“Hello Father,” Alex said. “What are you going to do about your monster?”
Adam Godwinson squinted up at the solid deck of grey clouds that covered the sky that morning and tried to think about how to answer such a question. He reflected that he should have become used to fielding odd queries from Alex Sloan over the years, first as a curious-minded child at Adam’s parish of St. Michael’s, and then on through the years as they both left the church, following different paths but connected by shared friends and, Adam hoped, still-shared affections.
Despite all the years, Adam had never gotten entirely used to the strange twists and turns that Alex’s mind could sometimes take, and the unusual things that might lead him to say. Long-ago doctors had indicated that some of this was the result of the mental disorder Alex experienced, but even before the doctors and the pills, Alex’s imagination had always been vivid, intense, and strange. Perhaps the two were related, and perhaps they weren’t.
None of this helped Adam understand the question before him. “Good morning, Mr.
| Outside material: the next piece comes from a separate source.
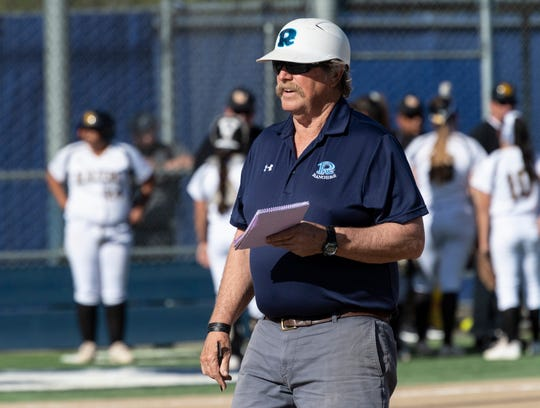 Redwood coach Bob Rooney against Golden West in a West Yosemite League high school softball game on Wednesday, March 27, 2019. This is Rooney's 25th season with the Rangers.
Sloan,” he replied gravely. “I wasn’t expecting a visit, but it’s good to see you. Would you like to come in?” Perhaps this would, if nothing else, be a chance to persuade Alex into a proper meal. He had never responded well to any kind of supervised care or group living situations, and inevitably drifted back into Ottawa’s streets and parks, making his own restless way in the world.
“No,” Alex responded shortly. “It’s not important. But what are you going to do about your monster?”
Adam sighed. Sometimes it was possible to deflect Alex away from the ideas he seized on, or created. Sometimes it wasn’t. “I don’t know what you mean, Alex,” he said gently. “I don’t have a monster.”
Alex’s head rocked back, almost as if he had been struck. For one painfully slow moment, Adam thought he would simply turn and go, and scrabbled for some way to keep him from leaving.
“Of course you do,” Alex replied instead. “Everyone knows.”
“Do they?”, Adam said. “Well, they haven’t told me. Why don’t you come in and tell me all about it? Then we’ll decide what to do.” Perhaps this would turn out to be one of Alex’s stories, which tended to be long, intricately-woven with fine details, and very hard to understand.
Many times, when Adam had been a young priest, presented with the fruits of Alex’s creativity, he had been able to muster no better response than ‘Good for you, Alex. Good for you.’ As praise he had always felt it was rather hollow, but Alex had a particular sensitivity to counterfeit cheer and approval, so Adam never offered more than he could feel genuine about. Good for you. I appreciate the effort, even if I do not understand the results.
“There’s no time, Father,” Alex said, making one quick shake of his head. “I know where it is now. We have to go. You have to do something.”
Adam sighed again, suppressed an upwelling of impatience with an effort. He had planned a peaceful morning of coffee and crosswords, and then perhaps a walk in the fragile warmth of an autumn day. Instead there was this. And yet a friend was friend, Alex was evidently in earnest, and it was also true that his curious intuitions had sometimes turned out to see things more clearly than anyone.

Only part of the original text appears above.